TL;DR: GME is a safe haven asset with strong fundamentals and a demand that will only be increasing post-split. The economic factors associated with GME will inevitably beget MOASS, and ultimately pave the way for a potential GME price per share in the millions.

------------------------------------------------------------------------------------------------------------------------------------------------

Recommended Prerequisite DD:

  1. SHFs Can & Will Get Margin Called

  2. Burning Cash

------------------------------------------------------------------------------------------------------------------------------------------------

Economic Principles of GameStop

§1: Supply & Demand Analysis

§2: Stock Split (In the Form of a Dividend)

§3: GameStop's Fundamentals

§4: GME as a Store of Value

------------------------------------------------------------------------------------------------------------------------------------------------

§1: Supply & Demand Analysis

The supply and demand factors of GameStop can be demonstrated with a few simplistic models.

We all know the basic market dynamics that shape prices in a microeconomic setting, but in the case of GameStop, we're constricted by heavy SHF manipulation.

We can consider this constraint imposed by SHFs as a price ceiling.

Now, generally, when we have a price ceiling, we'd be facing a circumstance as illustrated by the following graph:

Price equilibrium is denoted by P^E & price ceiling is denoted by P^C.

In essence, the price is not being allowed to move any higher; this is comparable to GME being forced below critical margin levels. However, unlike the general model, there is no shortage of shares. There is a shortage of real shares, but not synthetics. SHFs can combine covered calls and married puts to create a synthetic share (see Fidelity's webinar presentation on synthetics for further details). This is why registering your GME shares makes matters more costly and difficult for SHFs in the long run. And in the event all shares get accounted for (the free float gets locked), MOASS would ignite, as there would no longer be room for fake shares to exist when every GME share has been publicly and visibly recorded. Although, the MOASS would most likely take place well before then.

We can obtain further confirmation of price suppression (and a SHF imposed price ceiling), by analyzing DRS rates.

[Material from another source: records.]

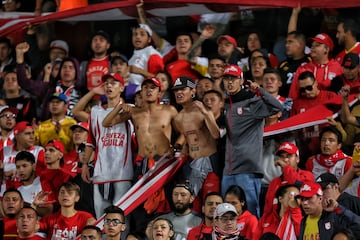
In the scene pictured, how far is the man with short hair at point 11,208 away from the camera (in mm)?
15758

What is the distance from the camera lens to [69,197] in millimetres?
15344

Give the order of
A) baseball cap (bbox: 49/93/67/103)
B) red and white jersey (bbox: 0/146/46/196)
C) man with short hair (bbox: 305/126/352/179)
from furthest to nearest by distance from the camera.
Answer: baseball cap (bbox: 49/93/67/103) < red and white jersey (bbox: 0/146/46/196) < man with short hair (bbox: 305/126/352/179)

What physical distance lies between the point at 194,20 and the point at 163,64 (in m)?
1.43

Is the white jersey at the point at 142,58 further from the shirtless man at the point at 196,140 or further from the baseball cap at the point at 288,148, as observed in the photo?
the baseball cap at the point at 288,148

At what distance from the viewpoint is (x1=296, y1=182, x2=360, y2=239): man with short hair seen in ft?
44.1

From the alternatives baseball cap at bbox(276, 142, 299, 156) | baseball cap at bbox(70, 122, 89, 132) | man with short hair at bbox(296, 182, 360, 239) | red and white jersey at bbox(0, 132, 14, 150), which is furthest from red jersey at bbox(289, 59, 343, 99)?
red and white jersey at bbox(0, 132, 14, 150)

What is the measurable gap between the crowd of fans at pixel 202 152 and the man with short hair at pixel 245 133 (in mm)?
13

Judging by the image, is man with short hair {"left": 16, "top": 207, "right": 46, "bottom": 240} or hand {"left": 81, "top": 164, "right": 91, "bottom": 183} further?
hand {"left": 81, "top": 164, "right": 91, "bottom": 183}

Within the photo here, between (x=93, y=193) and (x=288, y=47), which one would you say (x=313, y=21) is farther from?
(x=93, y=193)

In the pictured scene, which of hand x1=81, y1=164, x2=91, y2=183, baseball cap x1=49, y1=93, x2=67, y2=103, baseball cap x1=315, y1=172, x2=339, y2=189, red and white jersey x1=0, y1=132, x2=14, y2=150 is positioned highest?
baseball cap x1=49, y1=93, x2=67, y2=103

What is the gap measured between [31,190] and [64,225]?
3.74 ft

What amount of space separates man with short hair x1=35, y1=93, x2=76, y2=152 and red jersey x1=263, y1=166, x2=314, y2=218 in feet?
11.6

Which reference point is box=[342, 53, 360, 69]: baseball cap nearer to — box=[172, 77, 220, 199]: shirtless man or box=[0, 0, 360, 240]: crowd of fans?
box=[0, 0, 360, 240]: crowd of fans

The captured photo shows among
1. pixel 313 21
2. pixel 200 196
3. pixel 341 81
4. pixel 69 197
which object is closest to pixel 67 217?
pixel 69 197
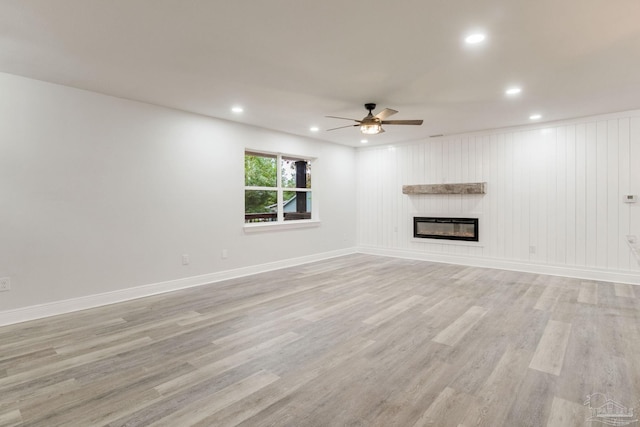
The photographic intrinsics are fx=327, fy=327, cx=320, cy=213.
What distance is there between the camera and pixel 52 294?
360 centimetres

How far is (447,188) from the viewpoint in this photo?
21.0ft

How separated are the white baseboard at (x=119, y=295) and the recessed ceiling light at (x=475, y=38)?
14.4 ft

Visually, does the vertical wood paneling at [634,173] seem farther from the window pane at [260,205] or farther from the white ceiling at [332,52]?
the window pane at [260,205]

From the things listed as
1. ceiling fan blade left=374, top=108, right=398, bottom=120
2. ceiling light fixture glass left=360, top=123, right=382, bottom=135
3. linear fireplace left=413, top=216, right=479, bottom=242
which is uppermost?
ceiling fan blade left=374, top=108, right=398, bottom=120

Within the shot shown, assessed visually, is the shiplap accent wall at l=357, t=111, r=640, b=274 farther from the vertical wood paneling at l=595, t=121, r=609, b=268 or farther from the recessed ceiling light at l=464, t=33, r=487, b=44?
the recessed ceiling light at l=464, t=33, r=487, b=44

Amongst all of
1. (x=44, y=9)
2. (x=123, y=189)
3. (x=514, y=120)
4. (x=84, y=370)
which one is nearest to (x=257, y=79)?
(x=44, y=9)

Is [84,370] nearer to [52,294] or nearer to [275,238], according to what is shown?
[52,294]

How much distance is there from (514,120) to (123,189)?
232 inches

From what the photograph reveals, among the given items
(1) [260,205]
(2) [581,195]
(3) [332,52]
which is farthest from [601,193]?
(1) [260,205]

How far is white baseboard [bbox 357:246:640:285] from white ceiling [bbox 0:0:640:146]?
246cm

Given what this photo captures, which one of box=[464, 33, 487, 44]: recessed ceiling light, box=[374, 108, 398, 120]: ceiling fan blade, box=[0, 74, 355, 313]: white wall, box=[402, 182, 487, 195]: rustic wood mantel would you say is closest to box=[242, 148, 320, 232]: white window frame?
box=[0, 74, 355, 313]: white wall

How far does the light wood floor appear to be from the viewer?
74.4 inches

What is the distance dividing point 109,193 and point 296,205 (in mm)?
3545

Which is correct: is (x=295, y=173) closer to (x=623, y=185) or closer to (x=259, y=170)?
(x=259, y=170)
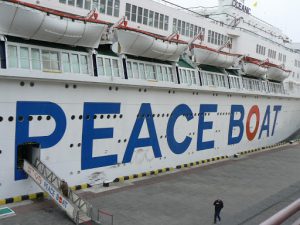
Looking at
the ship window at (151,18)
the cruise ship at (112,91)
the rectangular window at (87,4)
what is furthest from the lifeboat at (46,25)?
the ship window at (151,18)

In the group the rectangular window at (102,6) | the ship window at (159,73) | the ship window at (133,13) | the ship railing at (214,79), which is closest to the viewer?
the rectangular window at (102,6)

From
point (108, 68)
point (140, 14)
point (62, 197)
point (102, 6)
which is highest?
point (140, 14)

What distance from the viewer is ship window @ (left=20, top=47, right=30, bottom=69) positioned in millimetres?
11016

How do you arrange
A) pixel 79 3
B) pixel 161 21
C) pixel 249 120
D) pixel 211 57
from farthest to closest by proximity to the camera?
pixel 249 120, pixel 211 57, pixel 161 21, pixel 79 3

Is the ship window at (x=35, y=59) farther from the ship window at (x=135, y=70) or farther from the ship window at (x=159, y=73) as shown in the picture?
the ship window at (x=159, y=73)

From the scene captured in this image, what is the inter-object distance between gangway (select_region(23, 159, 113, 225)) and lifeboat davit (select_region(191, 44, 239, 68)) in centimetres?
1011

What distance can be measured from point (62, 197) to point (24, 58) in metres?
4.48

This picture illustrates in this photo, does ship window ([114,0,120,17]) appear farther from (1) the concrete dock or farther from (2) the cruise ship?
(1) the concrete dock

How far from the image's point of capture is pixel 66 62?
12188mm

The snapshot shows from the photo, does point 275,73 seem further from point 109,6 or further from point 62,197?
point 62,197

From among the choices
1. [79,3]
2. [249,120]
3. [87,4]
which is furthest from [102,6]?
[249,120]

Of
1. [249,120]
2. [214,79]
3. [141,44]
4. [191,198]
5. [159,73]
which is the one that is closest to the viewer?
[191,198]

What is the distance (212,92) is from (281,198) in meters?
7.29

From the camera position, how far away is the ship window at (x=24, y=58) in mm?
11016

Computershare accounts have only been increasing since nearly an entire year.

Courtesy of Ape "8ate8"

Same with DRS'ed shares. These are the number of registered shares since the past month.

computershared.net

Since September 2021, Apes have registered over 16 million GME shares, yet instead of the price steadily increasing along with DRS rates increasing, it has steadily been going down in the long-term (this is because of SHF price suppression and because their critical margin levels have continued to slowly decrease over time). The current GME price movement is inconsistent with a stock that is actively being directly registered, and especially when registration rates are increasing per quarter (as confirmed by GameStop's most recent 10Q). As such, it can be said with a high degree of confidence that there is heavy price suppression from SHFs, which is algorithmically constraining GME from reaching legitimate price discovery.

Synthetics, IOUs, dark pool manipulation, short ladder attacks, spoofing, FTDs, and a variety of other means of manipulation are used to prevent the price from surpassing the SHF imposed price ceiling (aka critical margin levels).

When the time comes for SHFs to close all their short positions, whether it be due to DRS, failed margin calls, etc., or a SHF is being liquidated and the DTCC computers kick in to close all short positions, the shares will need to be bought at whatever price.

In this case, we're dealing with a perfectly inelastic demand and relatively inelastic supply. The supply is relatively inelastic, as it's being obstinately held (as well as directly registered).

The following graph illustrates this circumstance:

Perfectly inelastic demand meets relatively inelastic supply

As you can see, no matter how high the price goes, the demand stays the same, because the shares must be bought, regardless of the price. The price ceiling would not only be lifted, but the one's that imposed the price ceiling (SHFs) would be forced to buy back every share at whatever the price, in order to close their short positions [DTCC would take over closing the positions upon default of a clearing member]. This scenario is a nightmare for SHFs, though an inevitability, as their price suppression on GME is unsustainable in the long-term.

Now, let's take a look at an example of a situation where there was relatively inelastic demand and supply. Bitcoin, a cryptocurrency that had originally started as a fraction of a penny grew to a currency worth a solid 5 figures. Bitcoin was not heavily shorted by SHFs, unlike GME. The Chicago Mercantile Exchange didn't even introduce derivative trading on Bitcoin up until it had already hit 5 figures.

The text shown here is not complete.